Stretched off the west coast of Scotland and regularly whipped by the North Atlantic, the Western Isles can often feel like a harsh and lonely place. On the small island in the Hebrides, Eriskay, I followed a single road through a stark, treeless landscape dominated by the deep grays and greens of its rocky slopes. To the north, a sparse scattering of sturdy houses wedged against the wind while a stretch of white sand beach brightened up the western edge of the island. If Eriskay seemed like a hilly place, it was an appearance that seemed to reflect his endurance against the trials brought on by both nature and history.
Eriskay looks like an asterisk at the end of a larger island chain: North Uist; Benbecula; and South Uist. Only 2.5 miles long and 1.5 miles wide, Eriskay is the last link in the chain of causeways that connect the islands to each other, its connection to South Uist completed just two years ago. Long accessible only by sea, road access has stabilized its then declining population – islanders can now work or study off the island while living in Eriskay – and has made it easier for visitors to travel. However, this long isolation had its advantages. It protected idiosyncratic attractions such as the Eriskay pony, one of the oldest and rarest breeds in the UK and the last remnant of the native horse of Scotland. As I walked, I saw a herd grazing at the top of the hill.

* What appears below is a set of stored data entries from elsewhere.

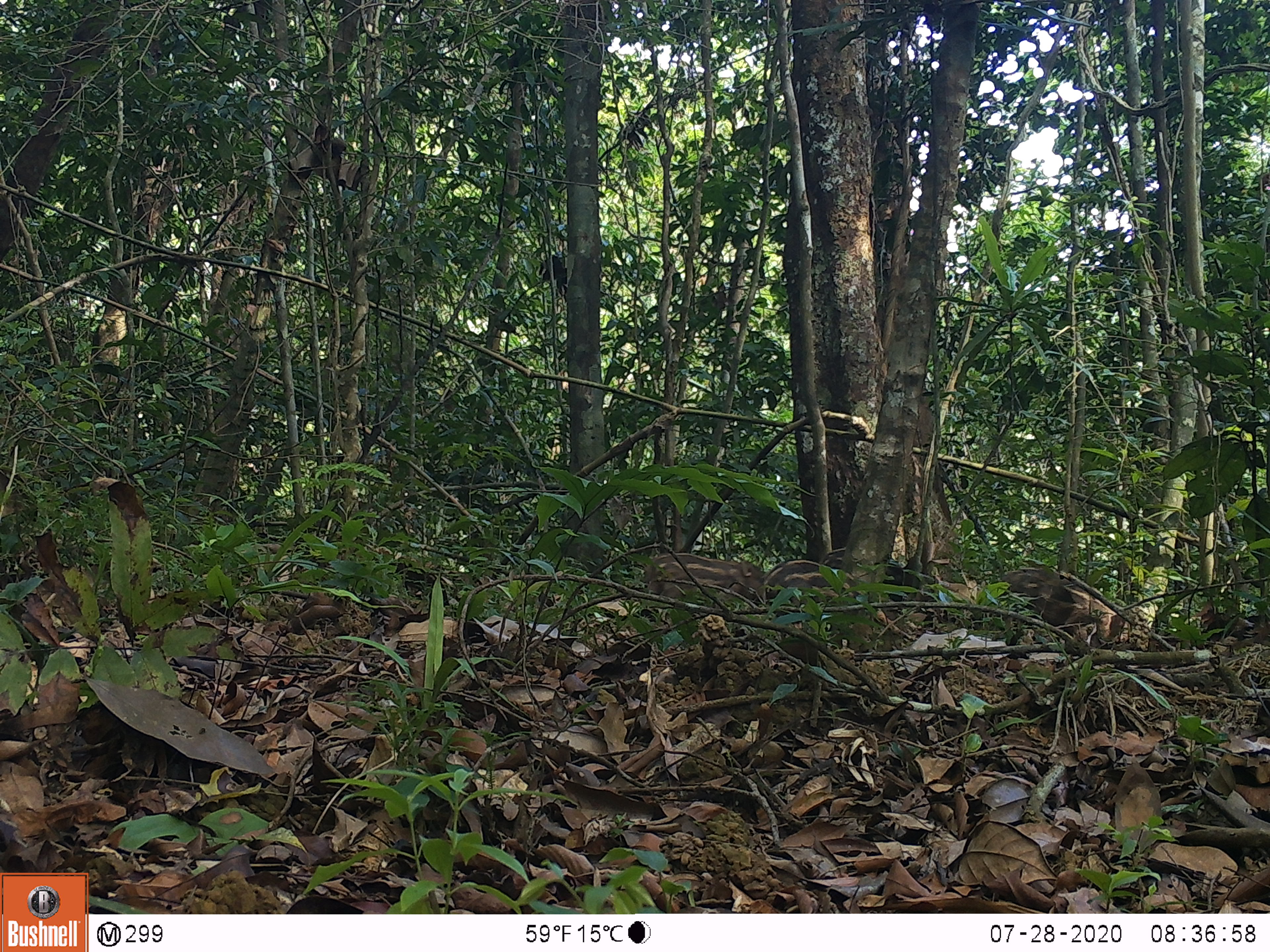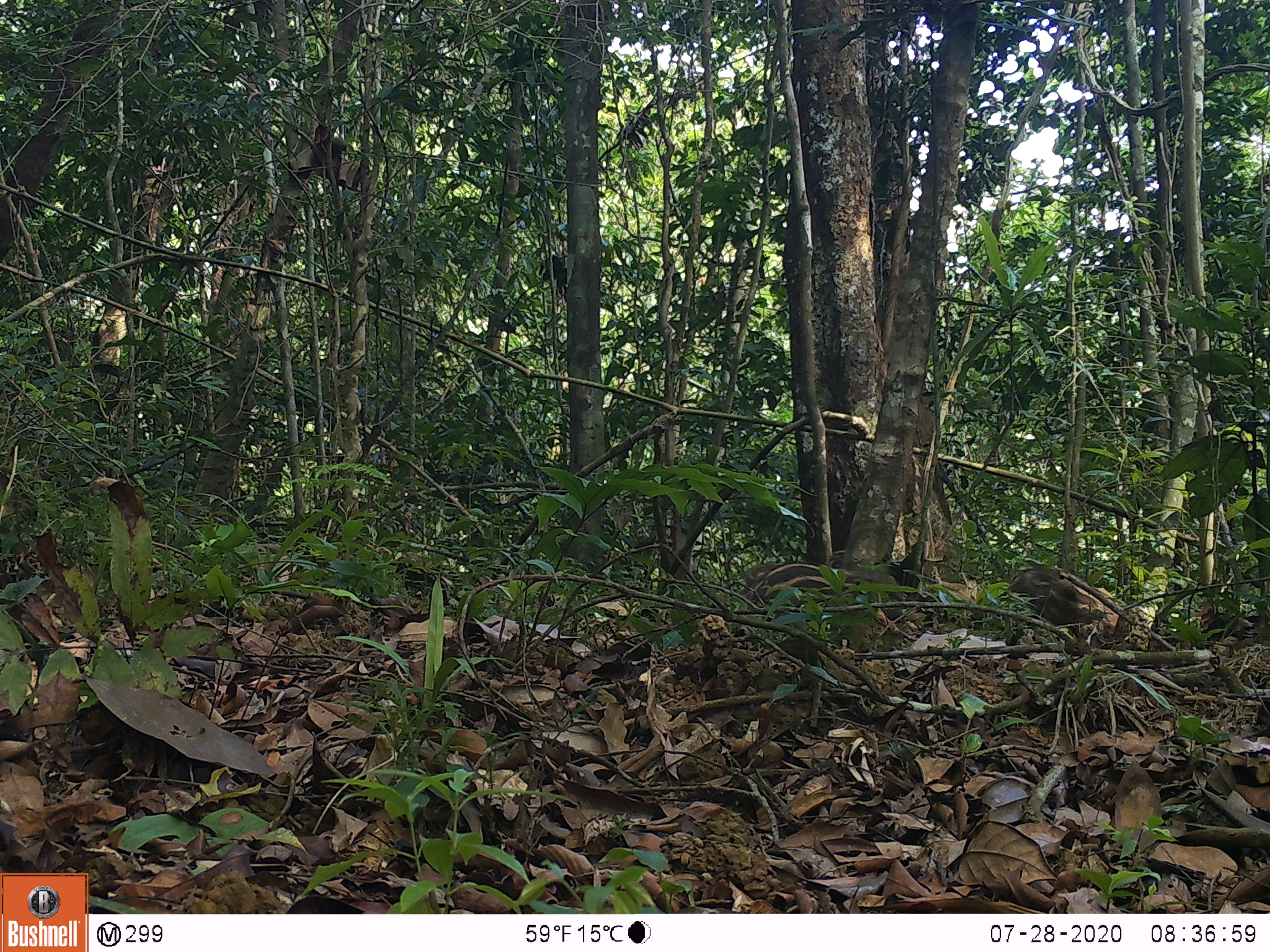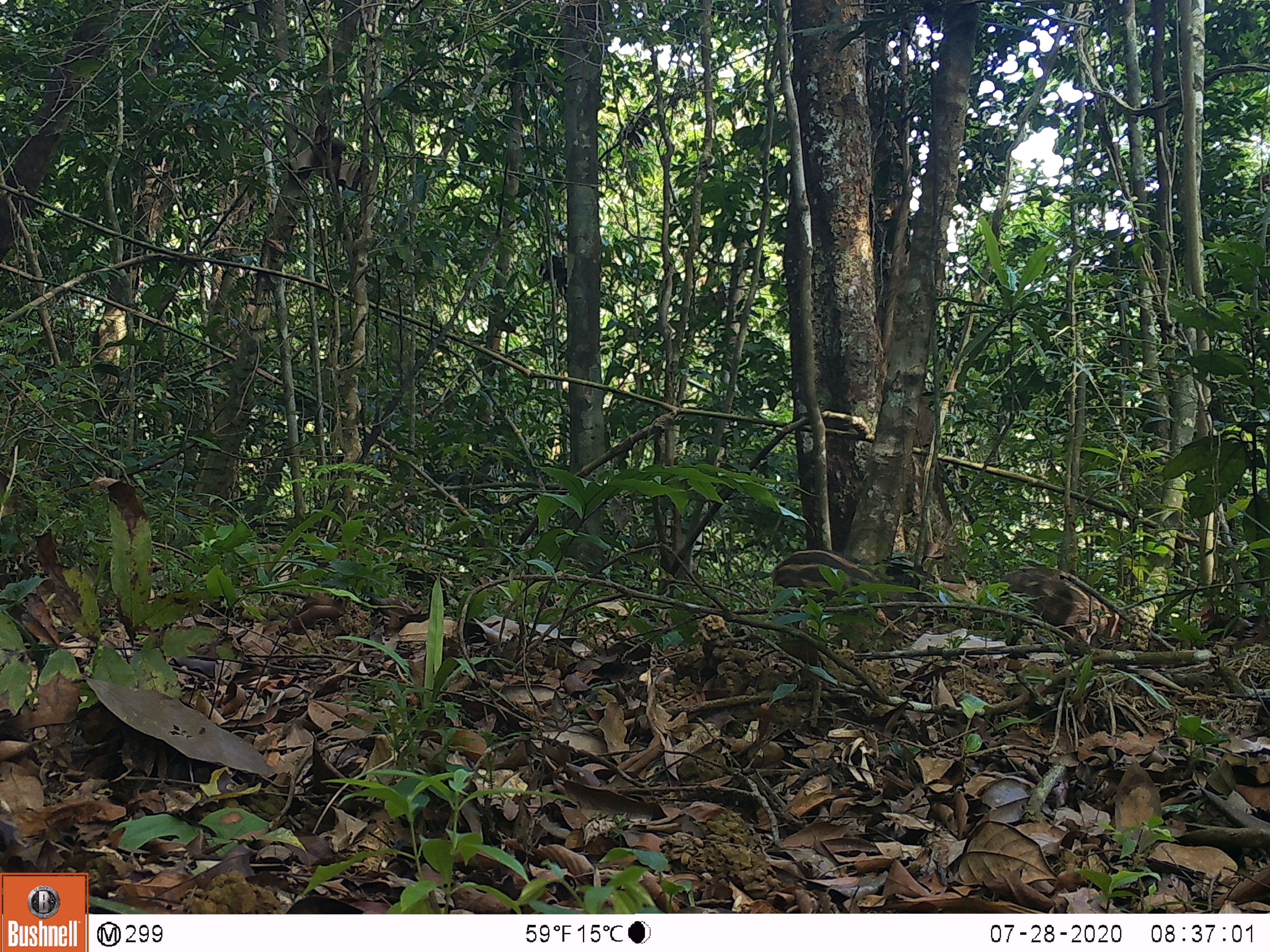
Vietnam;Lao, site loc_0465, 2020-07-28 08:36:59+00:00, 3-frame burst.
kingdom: Animalia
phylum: Chordata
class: Mammalia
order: Artiodactyla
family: Suidae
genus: Sus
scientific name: Sus scrofa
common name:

Carrying peat and seaweed on their backs, sturdy and docile little ponies were once essential to crofts’ work. Every family on the island had a pony, said Sandra MacInnes, secretary of Comann Each nan Eilean (Eriskay Pony Society). “They wouldn’t have survived without the pony. They wouldn’t have had peat to warm up, they wouldn’t have had algae to help them. [fertilise] harvests. “
But by the 1970s, largely due to crossovers and the increased use of motor vehicles for transportation and work, they were on the verge of extinction. While a number of purebred mares survived, only one purebred stallion remained, named Eric. Founded in 1972, the company has helped bring the breed back from the brink. While still listed as Critically Endangered, there are now 300 in the UK, all descendants of Eric.